Overall, the film does a marvelous job of giving no one person, be they family member, investigator, lawyer or sex abuse expert enough credibility to convince you that they know the truth…the whole truth, and nothing but. Everyone has their own story, their own theory and their own suspicion and I suspect the same must be said of the filmmakers. However, there is something about the nature of film that makes us believe that filmmakers have a god like power, something that makes them omniscient. Perhaps it comes from scripted features where characters can be played like chess pieces to do a director’s bidding and where every twist and turn has been carefully choreographed to reach a -destined conclusion. If the filmmakers do posses the truth about the Friedmans they are not telling. For the most part, I’d like to think they are unbiased, often showing how each side could be both right and wrong, there never comes that bombshell moment where an irrefutable piece of evidence or ultimately damning piece of testimony comes falls into place, hat is until the end, where something very peculiar occurs.

Early in the film we are presented with the fact that the father, Arnold Friedman, was guilty of sending and receiving child pornography through the mail. This crime lays the groundwork for the later accusations against Arnold and his 18 year old son Jesse. Once we associate Arnold Freeman with child pornography it makes it all the easier to believe that he might have molested and sodomized many young boys.  The film brilliantly plays into and then (hopefully) makes us question how we are ingrained by our society to believe certain things are possible based on prejudices or fears. It doesn’t take a great leap for any of us to assume that a man willing to look at child pornography might want to have sex with a child, he might even have molest his own son, thus turning his son into a sex abuser. Any monster capable of having sex with his own child might even have had sexual relations with his own brother, when they were both children.

It is this last accusation that I found most disturbing, not because I think it is implausible. I find it disturbing because of how the filmmakers handle the interviews with Arnold’s brother, Howard. At first he comes across as just a family member wrapped up in this drama and concerned for his brother. When its revealed that Arnold may have molested his brother we are suddenly looking at a potential victim, albeit, one in denial. The brother recollects nothing of the event and seems to have gone on to live a normal life. Then, in the last minutes of the film, the brother, Howard, is seen with his partner, and at this moment it is revealed that this Howard is gay.

So what? Big deal, Arnold’s brother is gay. Why should this matter? In truth, it doesn’t, except it feels like a last minute reveal, a shocking twist, a surprise witness. It’s a cheap and rather curious stunt. Like pulling back to a wide shot to show that a man who just told you about all the wild times he went out drinking and driving is now sitting in a wheel chair. Worst of all it feels like homosexuality might be a liability.

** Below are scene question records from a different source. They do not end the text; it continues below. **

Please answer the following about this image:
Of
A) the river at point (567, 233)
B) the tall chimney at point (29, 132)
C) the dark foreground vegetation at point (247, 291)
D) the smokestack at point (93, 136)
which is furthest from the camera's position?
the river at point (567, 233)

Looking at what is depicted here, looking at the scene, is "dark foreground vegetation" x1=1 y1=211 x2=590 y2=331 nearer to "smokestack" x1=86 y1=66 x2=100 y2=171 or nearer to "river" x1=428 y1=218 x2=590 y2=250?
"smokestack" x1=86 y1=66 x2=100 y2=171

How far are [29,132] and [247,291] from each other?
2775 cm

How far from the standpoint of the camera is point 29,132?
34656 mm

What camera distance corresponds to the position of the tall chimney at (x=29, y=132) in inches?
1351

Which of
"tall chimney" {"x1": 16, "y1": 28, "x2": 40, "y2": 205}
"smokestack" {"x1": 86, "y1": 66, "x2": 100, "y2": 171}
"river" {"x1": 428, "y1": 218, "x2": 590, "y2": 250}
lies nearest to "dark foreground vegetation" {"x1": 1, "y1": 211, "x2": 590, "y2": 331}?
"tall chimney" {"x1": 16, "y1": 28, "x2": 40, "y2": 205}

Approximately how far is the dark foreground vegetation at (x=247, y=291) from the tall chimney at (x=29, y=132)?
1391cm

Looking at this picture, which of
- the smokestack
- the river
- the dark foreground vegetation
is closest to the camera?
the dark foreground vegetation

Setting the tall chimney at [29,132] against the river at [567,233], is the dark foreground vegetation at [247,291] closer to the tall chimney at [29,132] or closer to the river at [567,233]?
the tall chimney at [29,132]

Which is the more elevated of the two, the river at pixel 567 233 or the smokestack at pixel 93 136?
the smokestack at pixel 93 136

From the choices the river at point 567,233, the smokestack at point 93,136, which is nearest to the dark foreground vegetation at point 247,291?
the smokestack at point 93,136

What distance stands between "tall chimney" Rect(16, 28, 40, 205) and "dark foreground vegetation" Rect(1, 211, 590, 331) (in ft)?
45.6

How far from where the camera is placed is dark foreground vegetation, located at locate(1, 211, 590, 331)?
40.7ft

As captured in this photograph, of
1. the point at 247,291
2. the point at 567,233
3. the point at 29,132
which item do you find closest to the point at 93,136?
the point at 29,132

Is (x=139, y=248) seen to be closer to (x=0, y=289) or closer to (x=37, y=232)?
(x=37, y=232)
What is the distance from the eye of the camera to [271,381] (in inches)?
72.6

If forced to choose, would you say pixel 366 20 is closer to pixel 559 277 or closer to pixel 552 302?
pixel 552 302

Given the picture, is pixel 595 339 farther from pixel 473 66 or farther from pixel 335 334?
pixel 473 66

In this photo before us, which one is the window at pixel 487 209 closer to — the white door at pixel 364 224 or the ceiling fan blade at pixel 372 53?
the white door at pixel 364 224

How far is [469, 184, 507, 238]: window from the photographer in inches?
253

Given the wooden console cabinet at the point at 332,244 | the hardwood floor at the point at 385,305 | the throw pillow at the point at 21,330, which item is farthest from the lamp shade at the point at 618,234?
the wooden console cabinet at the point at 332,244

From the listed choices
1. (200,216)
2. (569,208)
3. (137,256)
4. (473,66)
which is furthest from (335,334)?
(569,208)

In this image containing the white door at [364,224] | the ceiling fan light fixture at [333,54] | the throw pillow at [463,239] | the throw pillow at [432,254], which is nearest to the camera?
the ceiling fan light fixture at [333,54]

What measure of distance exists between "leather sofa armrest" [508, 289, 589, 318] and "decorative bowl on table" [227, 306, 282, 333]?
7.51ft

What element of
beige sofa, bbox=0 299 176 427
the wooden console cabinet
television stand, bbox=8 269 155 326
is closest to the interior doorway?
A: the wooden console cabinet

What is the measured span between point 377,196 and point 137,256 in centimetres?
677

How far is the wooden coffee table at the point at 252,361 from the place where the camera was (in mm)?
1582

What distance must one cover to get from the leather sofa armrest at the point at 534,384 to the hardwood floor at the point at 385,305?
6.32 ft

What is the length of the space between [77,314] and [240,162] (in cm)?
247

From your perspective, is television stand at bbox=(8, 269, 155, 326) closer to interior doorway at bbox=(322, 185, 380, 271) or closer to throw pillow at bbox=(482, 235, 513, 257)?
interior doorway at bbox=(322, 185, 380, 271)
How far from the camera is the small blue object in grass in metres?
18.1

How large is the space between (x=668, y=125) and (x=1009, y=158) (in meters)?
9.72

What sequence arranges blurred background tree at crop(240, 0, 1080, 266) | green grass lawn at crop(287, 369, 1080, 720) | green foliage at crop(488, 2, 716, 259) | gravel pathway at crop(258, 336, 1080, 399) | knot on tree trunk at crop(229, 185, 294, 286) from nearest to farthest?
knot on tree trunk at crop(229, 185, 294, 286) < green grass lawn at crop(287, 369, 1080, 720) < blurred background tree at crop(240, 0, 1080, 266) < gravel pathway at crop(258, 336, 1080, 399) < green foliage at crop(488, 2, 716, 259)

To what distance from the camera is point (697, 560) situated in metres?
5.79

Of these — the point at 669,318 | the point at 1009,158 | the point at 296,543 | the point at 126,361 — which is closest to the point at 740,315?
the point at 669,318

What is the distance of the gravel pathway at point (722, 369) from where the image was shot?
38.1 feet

This last minute piece of evidence calls into question the sexuality of Arnold. If Arnold’s brother is gay we start to think Arnold himself may have been gay, call this the gay genetics theory.  The question of Arnold’s sexuality is hinted at, through interview with his wife and boys. His persona and especially that of his sons, could be read as having some  homosexual qualities, but again these are personal judgements that muddy the information at hand. Whether or not Arnold preffered men to women is not the right question. What he did or didn’t do with underage boys is the real mystery, but sadly I think this last minute piece of evidence, and that is how it feels presented, throws a real curveball into the picture. I guess my big question is why wait until the end to disclose this information, why disclose it at all?

This is really my only fault of the film, other than tired and unnecessary time-lapse photography, that I abhor in nearly all documentary, but by now those sort of shots are becoming mandatory.